Nooth's 1815 book is dedicated to Duke of Kent, who was her father's patron. The subscribers to her work included aristocracy and gentry, with a many members of the military. This 1815 book hints at family hardship and the need to raise money, likely due to the death of her father. She addressed a poem in 1807 to Richard Valpy on his birthday, which he responded to with a sonnet. She has been wrongly identified as Irish due to poems written during holidays to Ireland in 1806 and 1807. Some of these poems are written in a sort of Irish dialect.

Eglantine (1816) is a two volume novel. In 1826 she published a translation of Henri Grégoire from French, An Essay on the Nobility of the Skin; or, The Prejudice of White Persons.

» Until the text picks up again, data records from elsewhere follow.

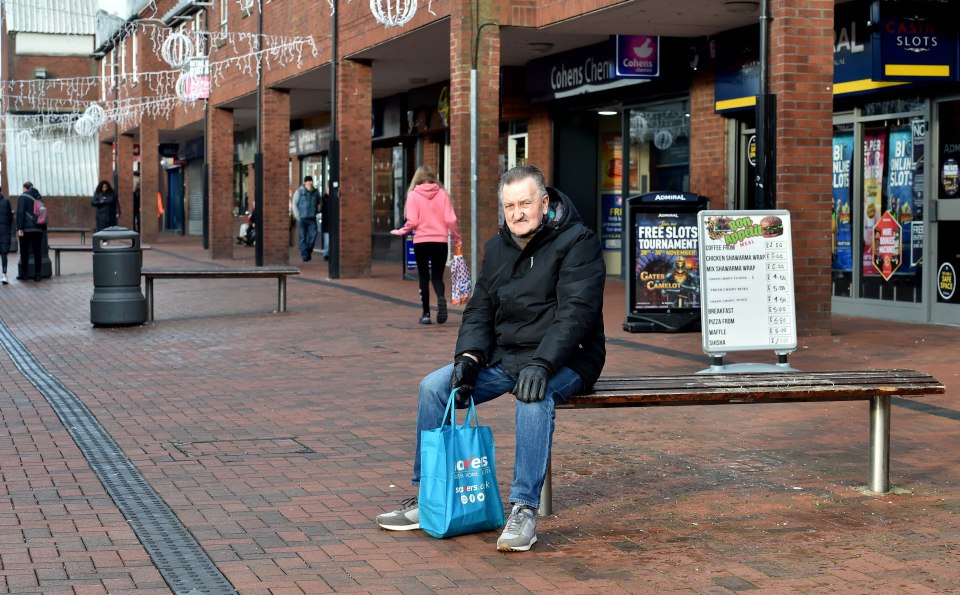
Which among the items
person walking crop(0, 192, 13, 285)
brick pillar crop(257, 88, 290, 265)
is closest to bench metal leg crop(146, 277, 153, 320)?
person walking crop(0, 192, 13, 285)

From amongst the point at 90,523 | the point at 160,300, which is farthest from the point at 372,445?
the point at 160,300

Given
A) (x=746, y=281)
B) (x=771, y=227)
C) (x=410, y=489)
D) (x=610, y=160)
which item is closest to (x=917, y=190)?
(x=771, y=227)

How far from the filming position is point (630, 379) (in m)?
6.13

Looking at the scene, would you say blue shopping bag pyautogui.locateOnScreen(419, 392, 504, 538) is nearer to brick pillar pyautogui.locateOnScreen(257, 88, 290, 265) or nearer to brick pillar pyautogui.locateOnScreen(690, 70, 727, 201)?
brick pillar pyautogui.locateOnScreen(690, 70, 727, 201)

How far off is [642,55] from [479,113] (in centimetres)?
262

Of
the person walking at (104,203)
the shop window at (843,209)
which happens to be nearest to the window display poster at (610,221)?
the shop window at (843,209)

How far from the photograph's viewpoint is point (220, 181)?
32969 mm

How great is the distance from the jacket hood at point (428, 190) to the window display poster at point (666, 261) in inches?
92.8

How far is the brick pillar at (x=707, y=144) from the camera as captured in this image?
17719mm

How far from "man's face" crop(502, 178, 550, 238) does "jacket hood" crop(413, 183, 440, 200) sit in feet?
29.7

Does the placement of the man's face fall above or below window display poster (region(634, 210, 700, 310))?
above

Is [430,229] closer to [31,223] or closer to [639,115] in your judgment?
[639,115]

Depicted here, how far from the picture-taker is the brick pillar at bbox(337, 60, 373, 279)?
22.6 meters

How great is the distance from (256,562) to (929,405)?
5359 mm
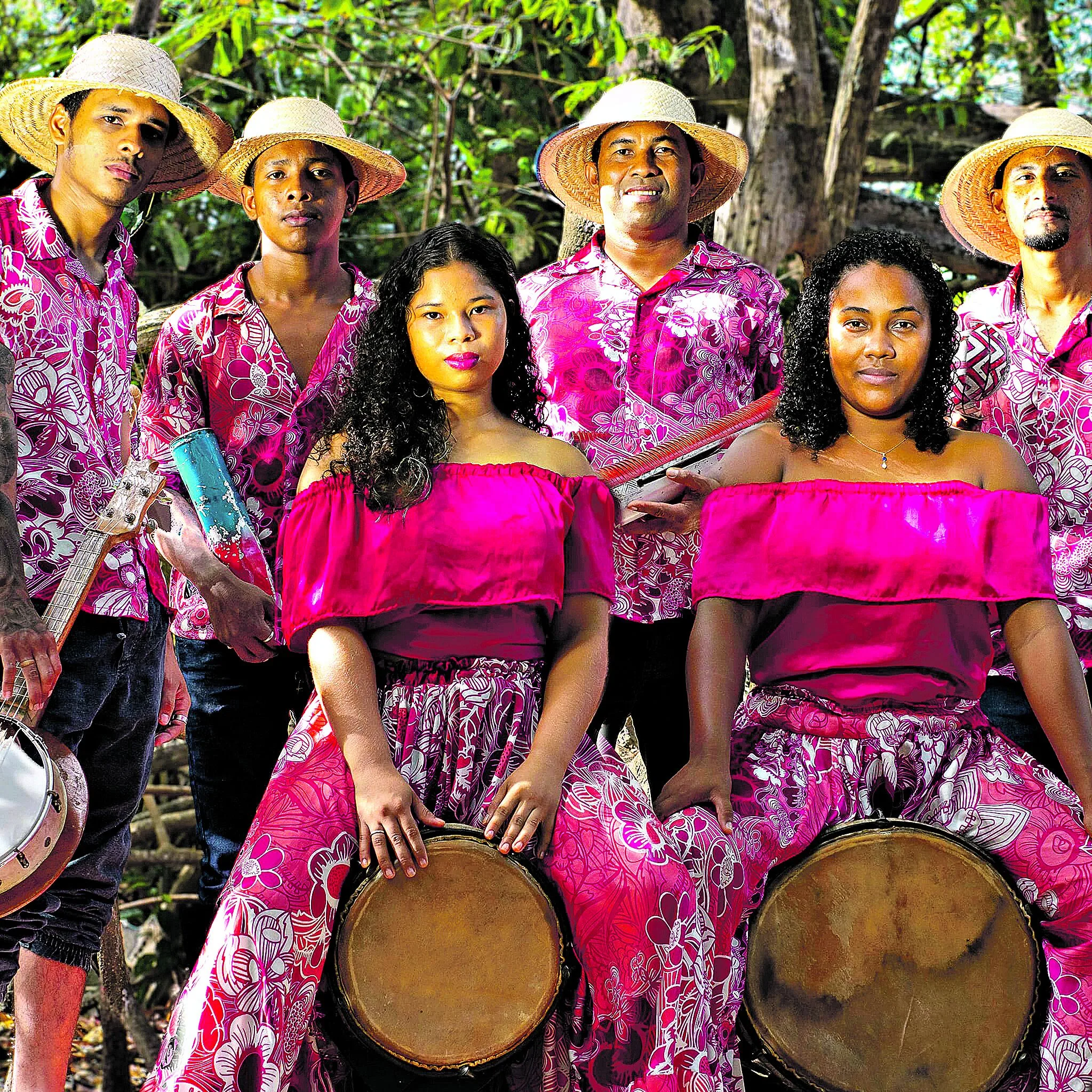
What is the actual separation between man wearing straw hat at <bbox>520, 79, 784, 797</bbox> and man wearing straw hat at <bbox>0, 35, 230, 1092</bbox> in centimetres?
105

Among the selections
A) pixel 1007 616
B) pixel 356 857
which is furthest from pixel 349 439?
pixel 1007 616

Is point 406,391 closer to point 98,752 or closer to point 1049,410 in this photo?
point 98,752

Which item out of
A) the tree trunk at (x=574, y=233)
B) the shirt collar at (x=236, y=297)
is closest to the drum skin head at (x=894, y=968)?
the shirt collar at (x=236, y=297)

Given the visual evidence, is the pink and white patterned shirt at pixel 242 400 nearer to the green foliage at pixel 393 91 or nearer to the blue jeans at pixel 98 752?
the blue jeans at pixel 98 752

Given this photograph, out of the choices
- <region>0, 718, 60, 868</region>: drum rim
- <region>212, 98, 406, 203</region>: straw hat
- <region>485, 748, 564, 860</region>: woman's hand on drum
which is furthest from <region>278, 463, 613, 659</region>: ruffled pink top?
<region>212, 98, 406, 203</region>: straw hat

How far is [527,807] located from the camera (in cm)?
271

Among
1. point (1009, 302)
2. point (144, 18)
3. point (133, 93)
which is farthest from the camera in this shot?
point (144, 18)

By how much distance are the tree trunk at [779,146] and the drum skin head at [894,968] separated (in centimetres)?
273

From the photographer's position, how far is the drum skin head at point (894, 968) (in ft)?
9.04

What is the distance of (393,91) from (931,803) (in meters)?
4.93

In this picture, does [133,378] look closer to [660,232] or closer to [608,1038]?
[660,232]

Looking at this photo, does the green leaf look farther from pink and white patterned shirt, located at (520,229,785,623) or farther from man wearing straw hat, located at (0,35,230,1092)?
pink and white patterned shirt, located at (520,229,785,623)

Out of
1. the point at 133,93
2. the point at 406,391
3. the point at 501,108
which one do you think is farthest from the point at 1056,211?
the point at 501,108

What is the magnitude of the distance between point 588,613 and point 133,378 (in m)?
3.15
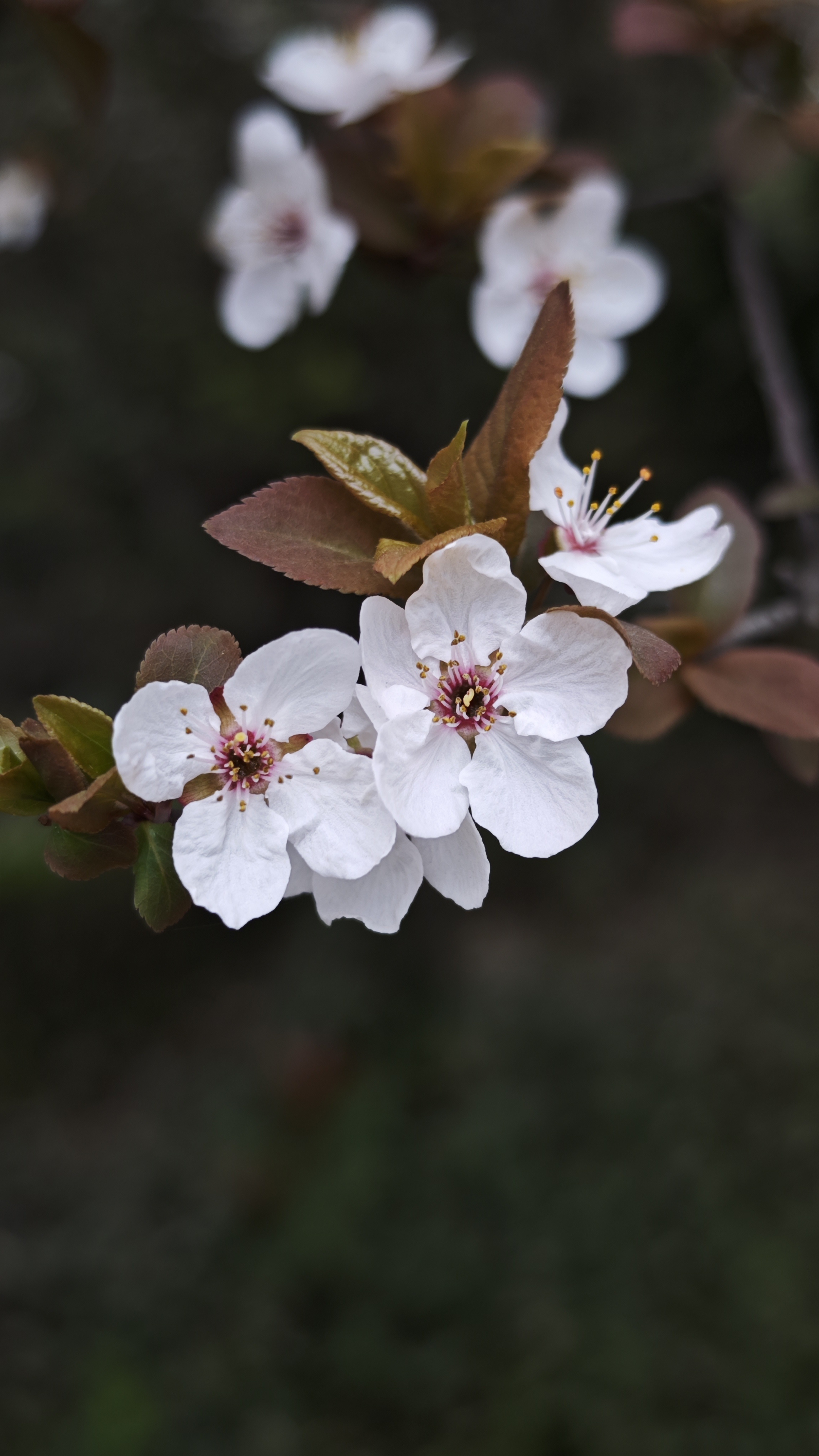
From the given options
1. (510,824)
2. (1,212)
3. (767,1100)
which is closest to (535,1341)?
(767,1100)

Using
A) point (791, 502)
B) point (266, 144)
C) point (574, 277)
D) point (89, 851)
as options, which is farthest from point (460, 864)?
point (266, 144)

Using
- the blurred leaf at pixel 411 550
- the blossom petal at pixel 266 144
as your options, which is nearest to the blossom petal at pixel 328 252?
the blossom petal at pixel 266 144

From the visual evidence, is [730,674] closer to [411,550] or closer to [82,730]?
[411,550]

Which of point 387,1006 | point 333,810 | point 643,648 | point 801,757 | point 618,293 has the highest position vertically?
point 618,293

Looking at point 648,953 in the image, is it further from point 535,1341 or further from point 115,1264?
point 115,1264

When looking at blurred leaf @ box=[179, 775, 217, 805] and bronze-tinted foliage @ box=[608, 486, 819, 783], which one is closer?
blurred leaf @ box=[179, 775, 217, 805]

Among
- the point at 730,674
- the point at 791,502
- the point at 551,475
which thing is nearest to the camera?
the point at 551,475

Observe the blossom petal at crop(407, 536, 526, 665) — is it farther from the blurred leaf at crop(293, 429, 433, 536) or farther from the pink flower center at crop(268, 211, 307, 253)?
the pink flower center at crop(268, 211, 307, 253)

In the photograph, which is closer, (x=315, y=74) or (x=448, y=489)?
(x=448, y=489)

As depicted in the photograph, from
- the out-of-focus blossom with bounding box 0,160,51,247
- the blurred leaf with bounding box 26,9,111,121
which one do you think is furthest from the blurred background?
the blurred leaf with bounding box 26,9,111,121
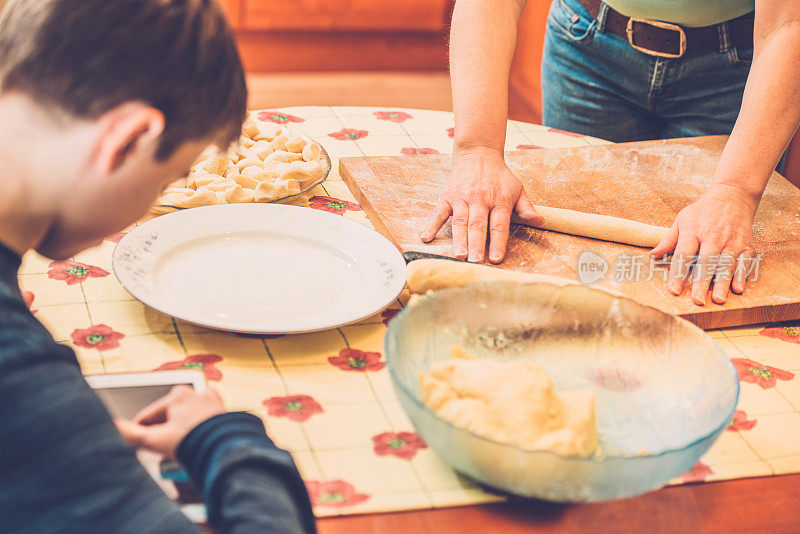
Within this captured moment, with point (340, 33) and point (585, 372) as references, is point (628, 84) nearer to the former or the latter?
point (585, 372)

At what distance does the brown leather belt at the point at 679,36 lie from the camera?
155cm

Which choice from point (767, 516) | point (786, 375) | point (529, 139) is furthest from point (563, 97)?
point (767, 516)

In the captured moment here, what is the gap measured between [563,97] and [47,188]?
136 cm

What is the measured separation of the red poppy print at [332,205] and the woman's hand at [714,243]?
478mm

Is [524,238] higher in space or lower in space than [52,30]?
lower

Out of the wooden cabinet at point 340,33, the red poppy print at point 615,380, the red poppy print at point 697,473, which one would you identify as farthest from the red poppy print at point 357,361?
the wooden cabinet at point 340,33

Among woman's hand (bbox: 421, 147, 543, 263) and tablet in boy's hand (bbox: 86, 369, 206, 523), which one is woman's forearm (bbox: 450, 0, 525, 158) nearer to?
woman's hand (bbox: 421, 147, 543, 263)

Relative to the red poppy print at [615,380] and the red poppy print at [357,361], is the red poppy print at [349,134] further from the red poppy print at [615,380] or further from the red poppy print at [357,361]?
the red poppy print at [615,380]

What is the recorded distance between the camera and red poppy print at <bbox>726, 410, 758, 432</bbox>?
0.89m

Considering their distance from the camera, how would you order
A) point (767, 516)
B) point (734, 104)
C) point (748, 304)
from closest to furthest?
point (767, 516) < point (748, 304) < point (734, 104)

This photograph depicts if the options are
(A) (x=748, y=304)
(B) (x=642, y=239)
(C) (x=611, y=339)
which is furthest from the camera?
(B) (x=642, y=239)

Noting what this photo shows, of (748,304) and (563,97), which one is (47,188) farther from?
(563,97)

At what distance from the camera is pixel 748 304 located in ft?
3.59

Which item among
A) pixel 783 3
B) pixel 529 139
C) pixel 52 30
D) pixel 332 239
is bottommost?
pixel 529 139
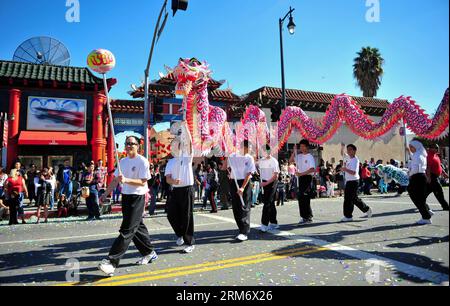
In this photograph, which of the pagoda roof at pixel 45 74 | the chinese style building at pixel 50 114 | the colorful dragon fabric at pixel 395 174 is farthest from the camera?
the pagoda roof at pixel 45 74

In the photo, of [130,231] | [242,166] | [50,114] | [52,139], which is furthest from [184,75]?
[50,114]

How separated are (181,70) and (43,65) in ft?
48.2

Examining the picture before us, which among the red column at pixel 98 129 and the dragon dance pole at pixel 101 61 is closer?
the dragon dance pole at pixel 101 61

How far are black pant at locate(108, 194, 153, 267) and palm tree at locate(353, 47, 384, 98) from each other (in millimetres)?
30127

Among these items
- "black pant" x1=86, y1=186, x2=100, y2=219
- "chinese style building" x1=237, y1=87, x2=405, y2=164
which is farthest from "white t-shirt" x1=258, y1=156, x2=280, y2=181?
"chinese style building" x1=237, y1=87, x2=405, y2=164

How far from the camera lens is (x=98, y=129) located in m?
17.0

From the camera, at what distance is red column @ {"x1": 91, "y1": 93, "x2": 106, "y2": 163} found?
1678cm

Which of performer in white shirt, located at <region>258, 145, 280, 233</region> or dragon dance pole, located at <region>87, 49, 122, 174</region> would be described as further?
performer in white shirt, located at <region>258, 145, 280, 233</region>

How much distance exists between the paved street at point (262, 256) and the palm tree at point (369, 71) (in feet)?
83.5

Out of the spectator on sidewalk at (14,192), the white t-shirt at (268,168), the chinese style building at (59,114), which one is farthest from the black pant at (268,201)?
the chinese style building at (59,114)

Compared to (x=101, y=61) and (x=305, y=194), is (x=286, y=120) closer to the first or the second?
(x=305, y=194)

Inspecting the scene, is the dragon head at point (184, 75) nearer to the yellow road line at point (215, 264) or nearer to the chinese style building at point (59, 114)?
the yellow road line at point (215, 264)

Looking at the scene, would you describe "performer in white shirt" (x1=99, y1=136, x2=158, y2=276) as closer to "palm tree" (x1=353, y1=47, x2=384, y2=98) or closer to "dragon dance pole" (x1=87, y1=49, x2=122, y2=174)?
"dragon dance pole" (x1=87, y1=49, x2=122, y2=174)

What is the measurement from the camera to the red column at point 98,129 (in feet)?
55.1
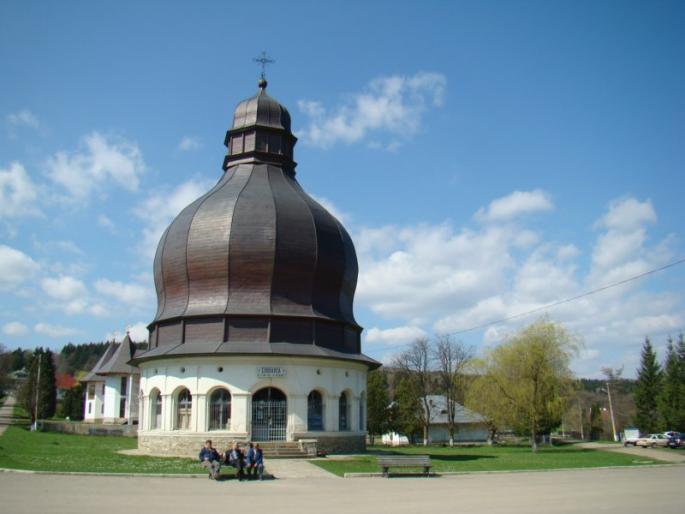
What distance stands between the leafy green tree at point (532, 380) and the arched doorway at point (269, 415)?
57.8ft

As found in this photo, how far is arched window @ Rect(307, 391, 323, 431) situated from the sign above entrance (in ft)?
6.21

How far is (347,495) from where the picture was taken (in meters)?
15.1

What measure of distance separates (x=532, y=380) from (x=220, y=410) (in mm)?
20571

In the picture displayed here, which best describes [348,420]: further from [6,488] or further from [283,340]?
[6,488]

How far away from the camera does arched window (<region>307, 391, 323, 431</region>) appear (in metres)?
28.0

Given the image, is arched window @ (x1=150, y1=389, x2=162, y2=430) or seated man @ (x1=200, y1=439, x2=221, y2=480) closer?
seated man @ (x1=200, y1=439, x2=221, y2=480)

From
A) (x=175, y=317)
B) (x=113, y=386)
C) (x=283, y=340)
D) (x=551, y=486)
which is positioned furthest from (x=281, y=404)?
(x=113, y=386)

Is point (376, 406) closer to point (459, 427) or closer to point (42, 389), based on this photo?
point (459, 427)

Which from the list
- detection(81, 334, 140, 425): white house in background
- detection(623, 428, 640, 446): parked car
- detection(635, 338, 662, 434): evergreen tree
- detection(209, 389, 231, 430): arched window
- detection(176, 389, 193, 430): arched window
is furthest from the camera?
detection(81, 334, 140, 425): white house in background

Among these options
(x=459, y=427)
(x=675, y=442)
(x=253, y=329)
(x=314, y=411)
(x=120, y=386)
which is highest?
(x=253, y=329)

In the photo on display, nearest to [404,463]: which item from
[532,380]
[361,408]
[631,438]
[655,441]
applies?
[361,408]

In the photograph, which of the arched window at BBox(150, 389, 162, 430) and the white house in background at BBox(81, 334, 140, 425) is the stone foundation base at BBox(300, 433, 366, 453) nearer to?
the arched window at BBox(150, 389, 162, 430)

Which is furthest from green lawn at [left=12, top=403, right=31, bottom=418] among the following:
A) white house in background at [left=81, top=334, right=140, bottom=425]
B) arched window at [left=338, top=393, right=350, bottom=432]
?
arched window at [left=338, top=393, right=350, bottom=432]

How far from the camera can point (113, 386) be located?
60812 mm
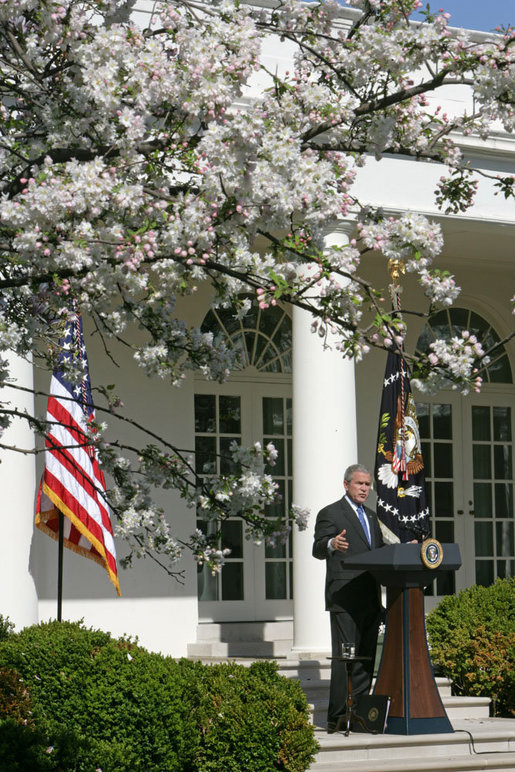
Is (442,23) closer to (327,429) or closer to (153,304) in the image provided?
(153,304)

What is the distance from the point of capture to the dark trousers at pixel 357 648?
30.3 feet

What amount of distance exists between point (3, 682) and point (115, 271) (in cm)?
344

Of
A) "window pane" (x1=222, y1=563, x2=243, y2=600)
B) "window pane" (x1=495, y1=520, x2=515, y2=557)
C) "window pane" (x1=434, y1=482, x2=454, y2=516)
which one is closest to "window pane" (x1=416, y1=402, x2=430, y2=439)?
"window pane" (x1=434, y1=482, x2=454, y2=516)

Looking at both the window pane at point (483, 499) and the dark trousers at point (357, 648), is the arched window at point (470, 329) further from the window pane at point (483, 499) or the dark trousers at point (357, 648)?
the dark trousers at point (357, 648)

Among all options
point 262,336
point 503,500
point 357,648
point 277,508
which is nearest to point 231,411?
point 262,336

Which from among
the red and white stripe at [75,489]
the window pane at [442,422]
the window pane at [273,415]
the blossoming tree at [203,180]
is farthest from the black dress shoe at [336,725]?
the window pane at [442,422]

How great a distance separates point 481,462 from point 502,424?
0.61 m

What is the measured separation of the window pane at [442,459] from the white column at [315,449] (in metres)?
3.67

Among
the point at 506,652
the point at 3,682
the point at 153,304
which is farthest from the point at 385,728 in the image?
the point at 153,304

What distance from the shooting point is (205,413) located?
1434 cm

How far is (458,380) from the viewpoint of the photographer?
Result: 4.96 meters

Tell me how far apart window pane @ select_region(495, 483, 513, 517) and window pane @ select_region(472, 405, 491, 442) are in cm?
64

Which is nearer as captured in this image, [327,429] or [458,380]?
[458,380]

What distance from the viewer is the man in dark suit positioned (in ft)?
30.3
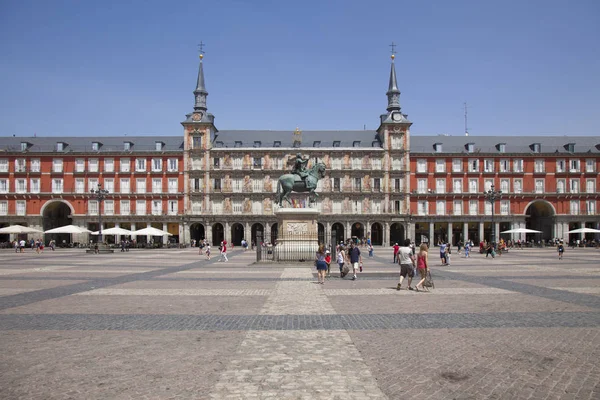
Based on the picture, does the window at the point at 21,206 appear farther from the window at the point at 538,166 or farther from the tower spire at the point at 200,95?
the window at the point at 538,166

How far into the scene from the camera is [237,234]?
2719 inches

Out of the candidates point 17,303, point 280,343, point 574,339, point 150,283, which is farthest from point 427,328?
point 150,283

Until 2024, this is where further details of Nooth and her work after 1826 were uncertain. Newspaper research has shown that she wrote a poem to mark Valpy's retirement in 1829 that she signed as "C. G. Desmonstiers (late Charlotte Nooth)" from Paris. In 1828, she wrote to Walter Scott from Paris. It is presumed that her husband was Marquis Desmonstiers de Merinville. She is last recorded in 1876, in an advertisement seeking relatives to claim her estate, which stated she was "married and died aboard".

==Selected works==
- Original Poems, Including Ballads, Written in the Dialect of the Northern Parts of Ireland, With a Play, entitled Clare; or, the Nuns of Charity, in Verse, London, 1815.
- Eglantine; or the Family of Fortescue, 2 volumes, London, 1816.